• Problem statement: Extract, word for word, each line from the line holding "How far is the point at 326,216" through the end of the records. Omit every picture.

═════ Provided data

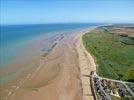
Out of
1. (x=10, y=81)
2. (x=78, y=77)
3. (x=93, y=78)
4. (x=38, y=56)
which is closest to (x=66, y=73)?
(x=78, y=77)

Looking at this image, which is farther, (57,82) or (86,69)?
(86,69)

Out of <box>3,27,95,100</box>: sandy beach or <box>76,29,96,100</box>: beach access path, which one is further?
<box>3,27,95,100</box>: sandy beach

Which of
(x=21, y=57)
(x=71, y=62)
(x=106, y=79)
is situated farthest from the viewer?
(x=21, y=57)

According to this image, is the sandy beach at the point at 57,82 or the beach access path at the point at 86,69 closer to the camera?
the beach access path at the point at 86,69

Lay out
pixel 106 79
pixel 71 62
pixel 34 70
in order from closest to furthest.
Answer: pixel 106 79 → pixel 34 70 → pixel 71 62

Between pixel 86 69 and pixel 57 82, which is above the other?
pixel 86 69

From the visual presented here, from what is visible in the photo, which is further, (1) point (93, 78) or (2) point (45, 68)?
(2) point (45, 68)

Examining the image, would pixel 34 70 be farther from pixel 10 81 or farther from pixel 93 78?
pixel 93 78

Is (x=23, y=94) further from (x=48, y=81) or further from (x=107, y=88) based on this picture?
(x=107, y=88)
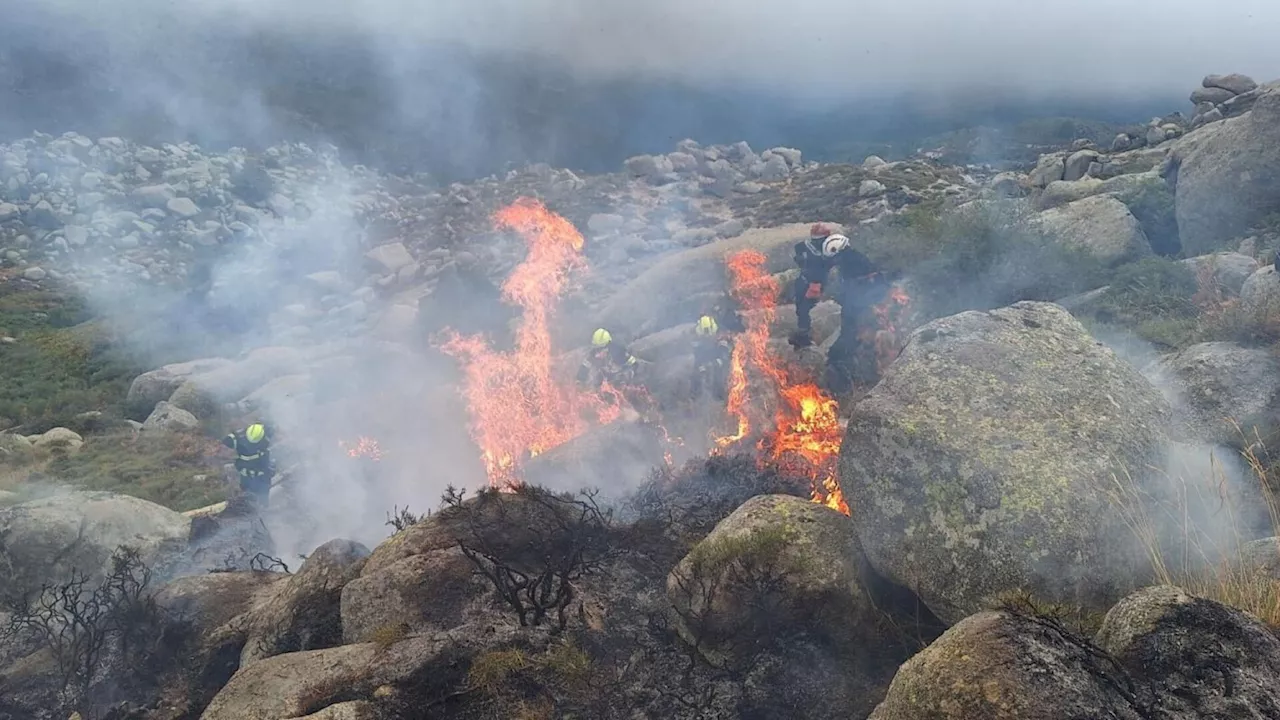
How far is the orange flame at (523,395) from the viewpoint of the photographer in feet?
41.0

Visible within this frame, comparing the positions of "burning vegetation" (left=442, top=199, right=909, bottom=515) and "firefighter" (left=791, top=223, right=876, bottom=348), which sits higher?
"firefighter" (left=791, top=223, right=876, bottom=348)

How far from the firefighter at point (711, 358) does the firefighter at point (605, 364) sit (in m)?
1.49

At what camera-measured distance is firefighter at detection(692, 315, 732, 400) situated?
12.2 meters

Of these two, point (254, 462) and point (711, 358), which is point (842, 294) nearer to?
point (711, 358)

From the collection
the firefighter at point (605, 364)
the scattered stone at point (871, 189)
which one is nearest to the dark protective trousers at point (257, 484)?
the firefighter at point (605, 364)

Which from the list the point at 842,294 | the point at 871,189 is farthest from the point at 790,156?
the point at 842,294

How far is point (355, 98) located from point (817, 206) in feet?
122

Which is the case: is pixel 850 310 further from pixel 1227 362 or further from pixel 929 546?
pixel 929 546

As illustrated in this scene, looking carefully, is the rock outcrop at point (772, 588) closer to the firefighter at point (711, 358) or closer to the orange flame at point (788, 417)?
the orange flame at point (788, 417)

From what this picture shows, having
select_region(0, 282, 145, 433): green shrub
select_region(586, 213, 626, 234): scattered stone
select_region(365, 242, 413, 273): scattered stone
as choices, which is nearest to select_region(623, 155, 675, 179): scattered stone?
select_region(586, 213, 626, 234): scattered stone

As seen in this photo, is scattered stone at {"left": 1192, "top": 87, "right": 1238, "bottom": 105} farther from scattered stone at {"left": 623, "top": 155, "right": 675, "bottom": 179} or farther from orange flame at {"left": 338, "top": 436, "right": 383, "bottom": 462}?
orange flame at {"left": 338, "top": 436, "right": 383, "bottom": 462}

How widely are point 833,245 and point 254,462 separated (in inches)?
416

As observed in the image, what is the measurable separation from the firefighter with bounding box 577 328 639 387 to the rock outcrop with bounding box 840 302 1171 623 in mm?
8205

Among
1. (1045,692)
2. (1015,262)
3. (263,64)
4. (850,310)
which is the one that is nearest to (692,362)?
(850,310)
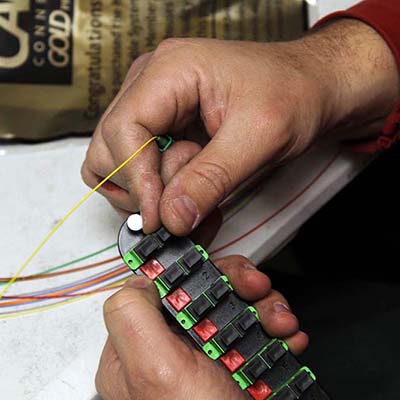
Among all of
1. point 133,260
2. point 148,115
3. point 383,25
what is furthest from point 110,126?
point 383,25

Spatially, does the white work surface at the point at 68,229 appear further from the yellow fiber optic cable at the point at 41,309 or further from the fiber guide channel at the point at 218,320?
the fiber guide channel at the point at 218,320

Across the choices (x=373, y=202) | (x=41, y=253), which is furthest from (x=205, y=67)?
(x=373, y=202)

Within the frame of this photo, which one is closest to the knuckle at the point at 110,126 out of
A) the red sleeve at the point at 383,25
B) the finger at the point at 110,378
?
the finger at the point at 110,378

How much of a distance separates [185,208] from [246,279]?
12 cm

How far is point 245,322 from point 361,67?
1.19 ft

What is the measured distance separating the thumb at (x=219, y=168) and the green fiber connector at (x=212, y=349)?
0.11m

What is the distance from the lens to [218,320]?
60 centimetres

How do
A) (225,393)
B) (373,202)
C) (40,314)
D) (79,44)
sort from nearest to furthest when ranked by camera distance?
(225,393) < (40,314) < (79,44) < (373,202)

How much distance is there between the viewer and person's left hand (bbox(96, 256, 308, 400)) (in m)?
0.56

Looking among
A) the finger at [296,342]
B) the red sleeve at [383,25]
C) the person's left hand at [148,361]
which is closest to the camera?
the person's left hand at [148,361]

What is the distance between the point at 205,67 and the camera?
0.66 m

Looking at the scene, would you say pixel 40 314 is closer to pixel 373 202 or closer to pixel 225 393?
pixel 225 393

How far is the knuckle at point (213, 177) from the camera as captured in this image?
59 cm

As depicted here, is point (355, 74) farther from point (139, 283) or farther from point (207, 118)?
point (139, 283)
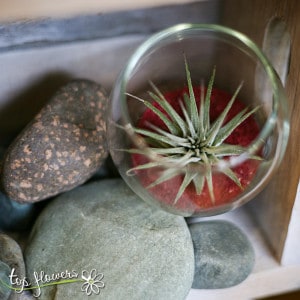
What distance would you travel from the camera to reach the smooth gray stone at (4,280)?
1.62 feet

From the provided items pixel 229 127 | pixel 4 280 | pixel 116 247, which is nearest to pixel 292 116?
pixel 229 127

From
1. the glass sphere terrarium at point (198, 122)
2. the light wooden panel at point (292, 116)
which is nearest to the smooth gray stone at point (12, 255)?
the glass sphere terrarium at point (198, 122)

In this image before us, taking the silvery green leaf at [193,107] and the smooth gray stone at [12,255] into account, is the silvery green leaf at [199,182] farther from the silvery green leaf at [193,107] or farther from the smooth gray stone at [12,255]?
the smooth gray stone at [12,255]

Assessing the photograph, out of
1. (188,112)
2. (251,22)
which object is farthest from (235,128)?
(251,22)

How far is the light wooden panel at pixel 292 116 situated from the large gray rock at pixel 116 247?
4.2 inches

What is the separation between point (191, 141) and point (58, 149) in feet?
0.46

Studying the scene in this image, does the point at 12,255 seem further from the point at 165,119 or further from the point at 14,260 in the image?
the point at 165,119

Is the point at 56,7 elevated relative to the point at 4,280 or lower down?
elevated

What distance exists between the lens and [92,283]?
19.7 inches

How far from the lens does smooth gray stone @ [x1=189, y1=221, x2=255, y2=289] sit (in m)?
0.54

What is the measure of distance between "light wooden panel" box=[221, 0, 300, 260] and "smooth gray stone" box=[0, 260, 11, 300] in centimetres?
28

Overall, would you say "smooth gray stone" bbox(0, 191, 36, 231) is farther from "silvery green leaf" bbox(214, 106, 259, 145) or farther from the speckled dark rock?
"silvery green leaf" bbox(214, 106, 259, 145)

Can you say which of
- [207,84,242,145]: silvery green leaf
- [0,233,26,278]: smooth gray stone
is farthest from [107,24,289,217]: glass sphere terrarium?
[0,233,26,278]: smooth gray stone

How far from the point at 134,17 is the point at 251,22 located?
0.45 ft
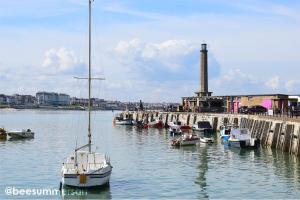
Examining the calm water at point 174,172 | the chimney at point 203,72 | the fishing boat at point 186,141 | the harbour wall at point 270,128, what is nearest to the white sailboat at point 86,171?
the calm water at point 174,172

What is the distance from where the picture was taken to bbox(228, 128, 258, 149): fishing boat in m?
66.7

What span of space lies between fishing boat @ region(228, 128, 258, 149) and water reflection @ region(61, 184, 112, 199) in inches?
1272

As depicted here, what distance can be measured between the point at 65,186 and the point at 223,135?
41470 mm

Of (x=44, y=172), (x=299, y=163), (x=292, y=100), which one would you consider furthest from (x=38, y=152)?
(x=292, y=100)

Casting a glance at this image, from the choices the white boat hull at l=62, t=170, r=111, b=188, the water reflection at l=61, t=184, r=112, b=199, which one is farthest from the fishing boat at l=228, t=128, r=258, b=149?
the white boat hull at l=62, t=170, r=111, b=188

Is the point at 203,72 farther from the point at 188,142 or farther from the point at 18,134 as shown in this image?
the point at 188,142

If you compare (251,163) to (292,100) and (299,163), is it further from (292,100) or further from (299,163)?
(292,100)

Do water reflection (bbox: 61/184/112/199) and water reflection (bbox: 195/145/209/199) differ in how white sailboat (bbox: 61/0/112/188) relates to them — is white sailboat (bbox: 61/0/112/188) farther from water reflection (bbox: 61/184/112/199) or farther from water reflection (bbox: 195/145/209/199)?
water reflection (bbox: 195/145/209/199)

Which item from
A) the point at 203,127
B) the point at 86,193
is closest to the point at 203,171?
the point at 86,193

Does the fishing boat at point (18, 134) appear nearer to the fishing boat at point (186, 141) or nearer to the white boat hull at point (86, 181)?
the fishing boat at point (186, 141)

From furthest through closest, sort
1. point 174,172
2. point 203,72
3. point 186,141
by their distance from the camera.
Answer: point 203,72 < point 186,141 < point 174,172

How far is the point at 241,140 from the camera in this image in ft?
221

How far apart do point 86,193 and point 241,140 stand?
34591 millimetres

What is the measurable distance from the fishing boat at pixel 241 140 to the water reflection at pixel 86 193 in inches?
1272
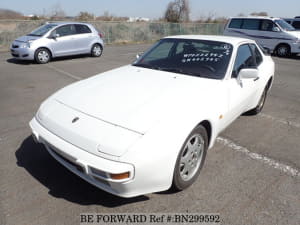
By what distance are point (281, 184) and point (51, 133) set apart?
2.49m

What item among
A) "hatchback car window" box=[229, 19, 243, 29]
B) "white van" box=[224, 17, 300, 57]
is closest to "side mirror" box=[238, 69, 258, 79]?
"white van" box=[224, 17, 300, 57]

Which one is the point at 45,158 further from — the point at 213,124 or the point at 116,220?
the point at 213,124

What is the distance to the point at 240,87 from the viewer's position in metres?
3.22

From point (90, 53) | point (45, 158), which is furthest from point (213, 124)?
point (90, 53)

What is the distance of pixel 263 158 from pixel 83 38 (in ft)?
31.1

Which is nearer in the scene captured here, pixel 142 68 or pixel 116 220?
pixel 116 220

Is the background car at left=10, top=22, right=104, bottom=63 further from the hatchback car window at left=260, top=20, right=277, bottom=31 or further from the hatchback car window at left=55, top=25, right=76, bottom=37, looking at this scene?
the hatchback car window at left=260, top=20, right=277, bottom=31

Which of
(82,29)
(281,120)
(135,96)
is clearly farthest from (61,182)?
(82,29)

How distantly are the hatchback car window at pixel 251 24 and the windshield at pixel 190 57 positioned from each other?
10.1m


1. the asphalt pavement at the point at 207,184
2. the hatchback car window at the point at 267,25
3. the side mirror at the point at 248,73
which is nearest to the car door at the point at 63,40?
the asphalt pavement at the point at 207,184

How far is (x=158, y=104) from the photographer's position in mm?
2387

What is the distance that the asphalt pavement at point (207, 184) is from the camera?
224cm

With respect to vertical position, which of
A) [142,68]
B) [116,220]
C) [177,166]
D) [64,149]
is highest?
[142,68]

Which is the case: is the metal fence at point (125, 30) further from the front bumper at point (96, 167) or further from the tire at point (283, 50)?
the front bumper at point (96, 167)
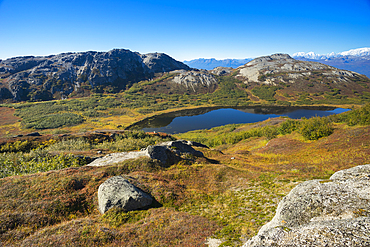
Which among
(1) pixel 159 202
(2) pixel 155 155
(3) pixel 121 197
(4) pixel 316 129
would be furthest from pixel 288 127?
(3) pixel 121 197

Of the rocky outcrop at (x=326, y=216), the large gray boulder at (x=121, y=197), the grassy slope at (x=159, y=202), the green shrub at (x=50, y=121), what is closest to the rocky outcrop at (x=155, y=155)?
the grassy slope at (x=159, y=202)

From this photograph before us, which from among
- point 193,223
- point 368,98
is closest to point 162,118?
point 193,223

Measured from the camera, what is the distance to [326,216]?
345 inches

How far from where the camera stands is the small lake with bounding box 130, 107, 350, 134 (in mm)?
133750

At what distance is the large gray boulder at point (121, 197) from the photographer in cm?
1596

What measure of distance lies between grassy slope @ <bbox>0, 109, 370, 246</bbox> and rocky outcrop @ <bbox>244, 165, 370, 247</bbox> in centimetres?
392

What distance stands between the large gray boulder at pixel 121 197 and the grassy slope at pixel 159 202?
806 millimetres

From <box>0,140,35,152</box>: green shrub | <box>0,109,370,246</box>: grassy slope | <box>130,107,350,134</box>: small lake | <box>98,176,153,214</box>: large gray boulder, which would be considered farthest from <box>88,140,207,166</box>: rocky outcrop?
<box>130,107,350,134</box>: small lake

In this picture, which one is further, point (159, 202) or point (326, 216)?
point (159, 202)

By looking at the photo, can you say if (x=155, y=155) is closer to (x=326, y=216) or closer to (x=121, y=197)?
(x=121, y=197)

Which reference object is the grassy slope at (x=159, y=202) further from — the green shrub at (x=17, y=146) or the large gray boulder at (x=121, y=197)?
the green shrub at (x=17, y=146)

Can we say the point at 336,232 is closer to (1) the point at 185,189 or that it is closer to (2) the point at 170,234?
(2) the point at 170,234

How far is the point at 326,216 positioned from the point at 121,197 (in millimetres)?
16804

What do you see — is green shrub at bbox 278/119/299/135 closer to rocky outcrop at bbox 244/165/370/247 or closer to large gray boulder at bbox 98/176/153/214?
rocky outcrop at bbox 244/165/370/247
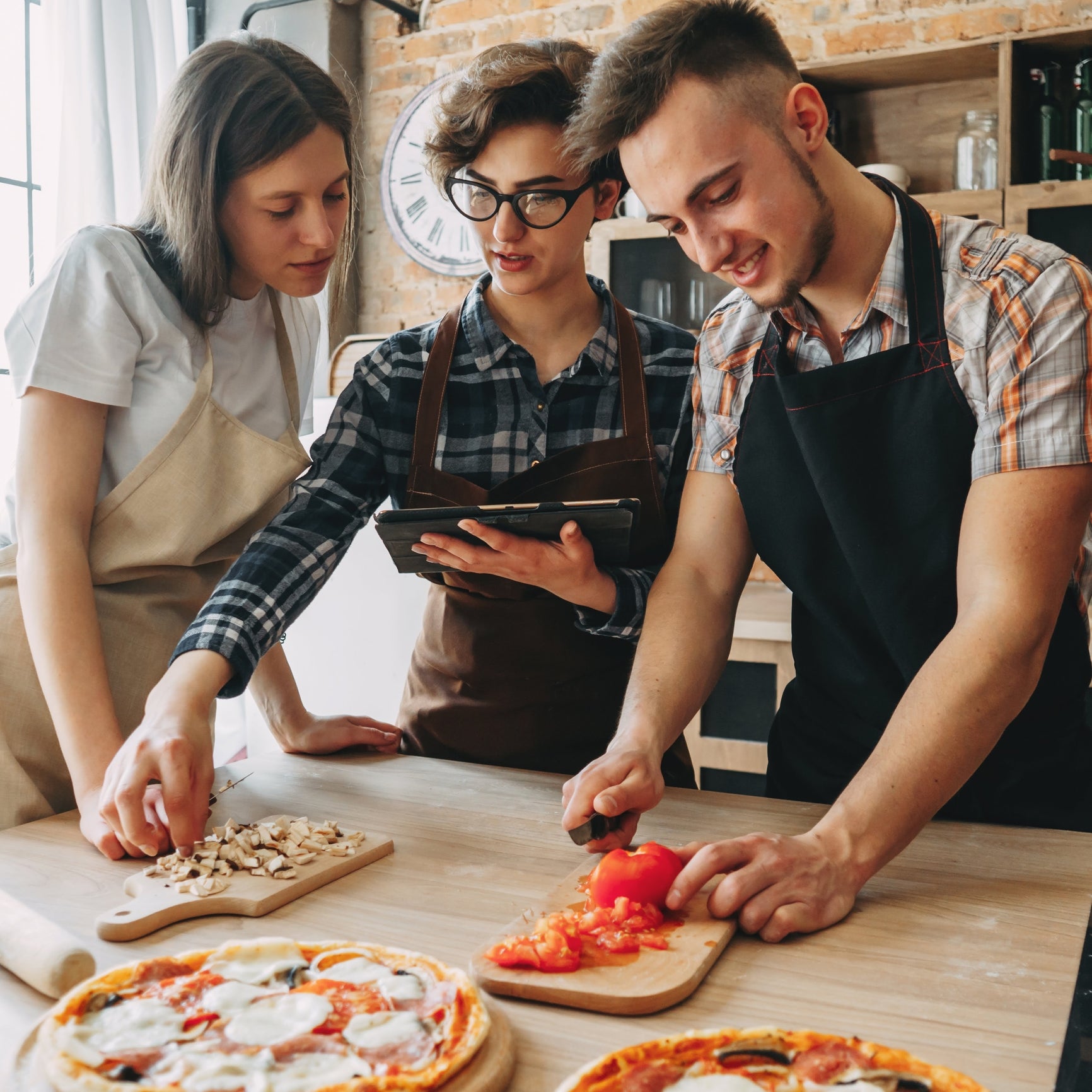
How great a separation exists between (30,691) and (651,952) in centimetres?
97

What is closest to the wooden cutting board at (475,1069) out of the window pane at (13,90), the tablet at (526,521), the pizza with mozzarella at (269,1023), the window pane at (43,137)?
the pizza with mozzarella at (269,1023)

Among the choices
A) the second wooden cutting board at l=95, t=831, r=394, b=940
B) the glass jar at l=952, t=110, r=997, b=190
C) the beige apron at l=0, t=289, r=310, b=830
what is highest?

══════════

• Result of the exercise:
How far is the point at 326,216 positioned from the point at 121,197 (in millimetres)?
16804

What do you see — is green shrub at bbox 278/119/299/135 closer to rocky outcrop at bbox 244/165/370/247 or closer to large gray boulder at bbox 98/176/153/214?
rocky outcrop at bbox 244/165/370/247
How great a separation exists between (30,691) and (651,952) in centimetres?
97

What is closest to the wooden cutting board at (475,1069) out of the window pane at (13,90), the tablet at (526,521), the pizza with mozzarella at (269,1023), the window pane at (43,137)?
the pizza with mozzarella at (269,1023)

Among the choices
A) the second wooden cutting board at l=95, t=831, r=394, b=940
B) the glass jar at l=952, t=110, r=997, b=190
C) the beige apron at l=0, t=289, r=310, b=830
what is highest?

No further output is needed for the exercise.